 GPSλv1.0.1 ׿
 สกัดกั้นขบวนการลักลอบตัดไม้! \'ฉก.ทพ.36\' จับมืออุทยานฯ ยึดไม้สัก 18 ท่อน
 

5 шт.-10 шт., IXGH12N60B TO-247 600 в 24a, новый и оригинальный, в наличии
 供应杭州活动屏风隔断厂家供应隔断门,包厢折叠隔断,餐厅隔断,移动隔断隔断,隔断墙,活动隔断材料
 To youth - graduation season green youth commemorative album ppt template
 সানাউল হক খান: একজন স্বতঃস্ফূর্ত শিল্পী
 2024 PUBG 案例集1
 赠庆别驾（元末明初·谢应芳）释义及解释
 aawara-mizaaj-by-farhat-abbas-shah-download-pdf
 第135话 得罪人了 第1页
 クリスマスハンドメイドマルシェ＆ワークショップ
=======
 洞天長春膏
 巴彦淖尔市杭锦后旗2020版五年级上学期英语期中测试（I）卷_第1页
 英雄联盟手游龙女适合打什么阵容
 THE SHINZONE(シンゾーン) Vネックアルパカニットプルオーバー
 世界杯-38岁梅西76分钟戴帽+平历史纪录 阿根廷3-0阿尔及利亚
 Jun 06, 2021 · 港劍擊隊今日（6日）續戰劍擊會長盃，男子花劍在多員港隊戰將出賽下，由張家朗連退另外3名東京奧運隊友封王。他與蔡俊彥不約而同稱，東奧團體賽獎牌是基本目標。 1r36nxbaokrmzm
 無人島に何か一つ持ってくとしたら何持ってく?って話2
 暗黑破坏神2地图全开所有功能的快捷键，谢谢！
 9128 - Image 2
=======
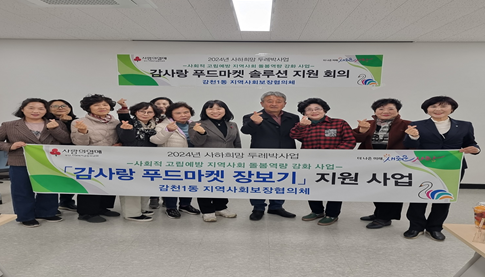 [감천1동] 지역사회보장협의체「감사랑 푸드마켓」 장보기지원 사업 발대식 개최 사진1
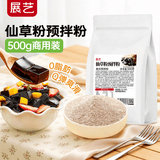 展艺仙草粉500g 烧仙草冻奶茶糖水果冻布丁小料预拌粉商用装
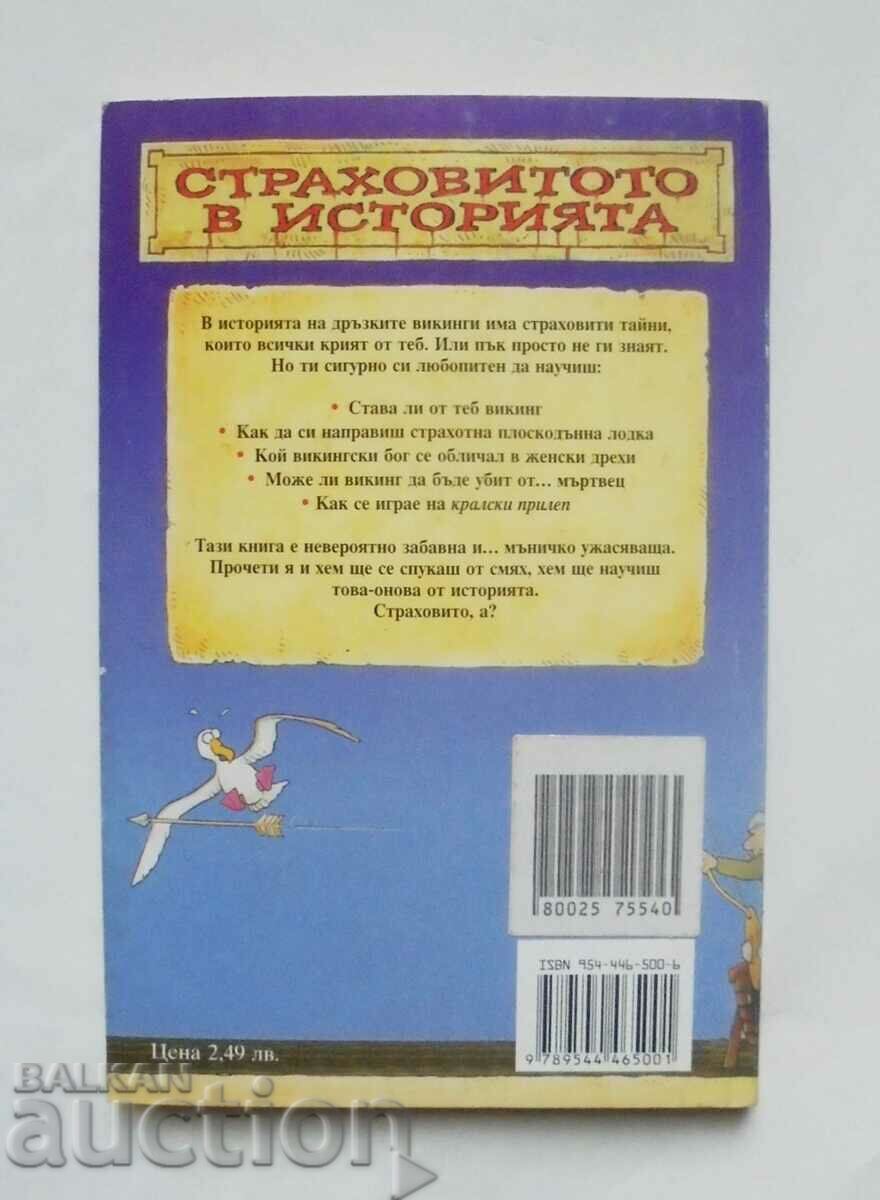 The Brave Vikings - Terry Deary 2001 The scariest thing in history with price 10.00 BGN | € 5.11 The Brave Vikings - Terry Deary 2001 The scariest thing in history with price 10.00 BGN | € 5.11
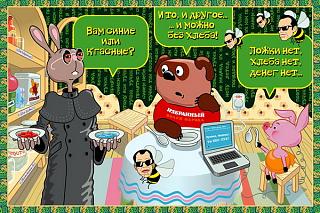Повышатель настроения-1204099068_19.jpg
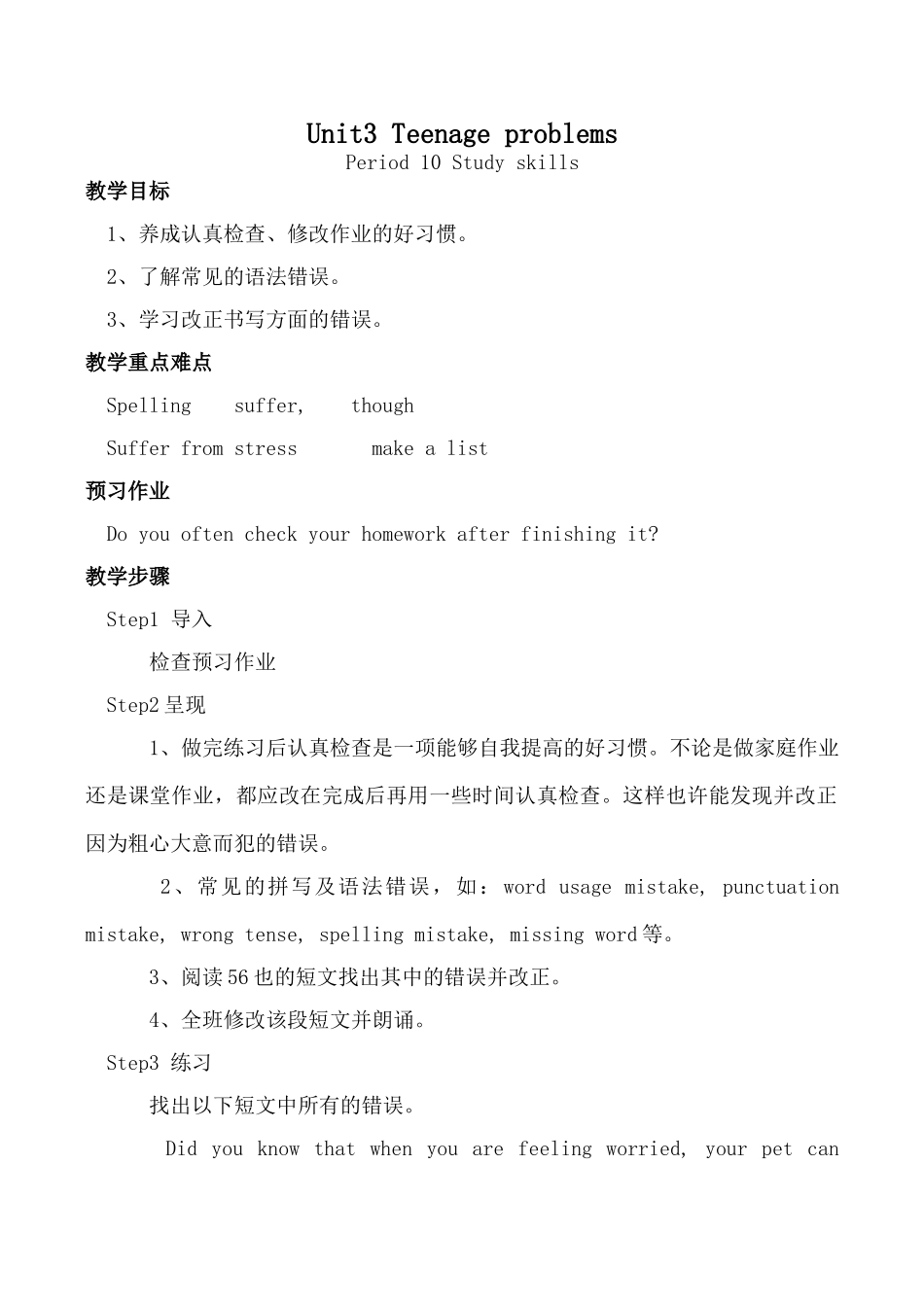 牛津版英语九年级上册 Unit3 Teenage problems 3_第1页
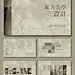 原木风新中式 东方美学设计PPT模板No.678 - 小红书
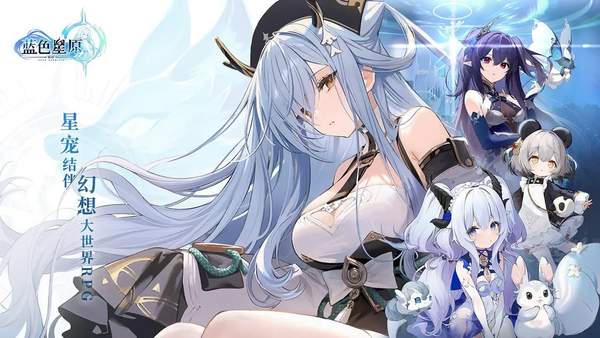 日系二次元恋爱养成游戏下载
=======
In the material above, the stretch from the line with "展艺仙草粉500g 烧仙草冻奶茶糖水果冻布丁小料预拌粉商用装" through the line with "日系二次元恋爱养成游戏下载" is to be given again exactly, minus the pictures.

 展艺仙草粉500g 烧仙草冻奶茶糖水果冻布丁小料预拌粉商用装
 The Brave Vikings - Terry Deary 2001 The scariest thing in history with price 10.00 BGN | € 5.11 The Brave Vikings - Terry Deary 2001 The scariest thing in history with price 10.00 BGN | € 5.11
Повышатель настроения-1204099068_19.jpg
 牛津版英语九年级上册 Unit3 Teenage problems 3_第1页
 原木风新中式 东方美学设计PPT模板No.678 - 小红书
 日系二次元恋爱养成游戏下载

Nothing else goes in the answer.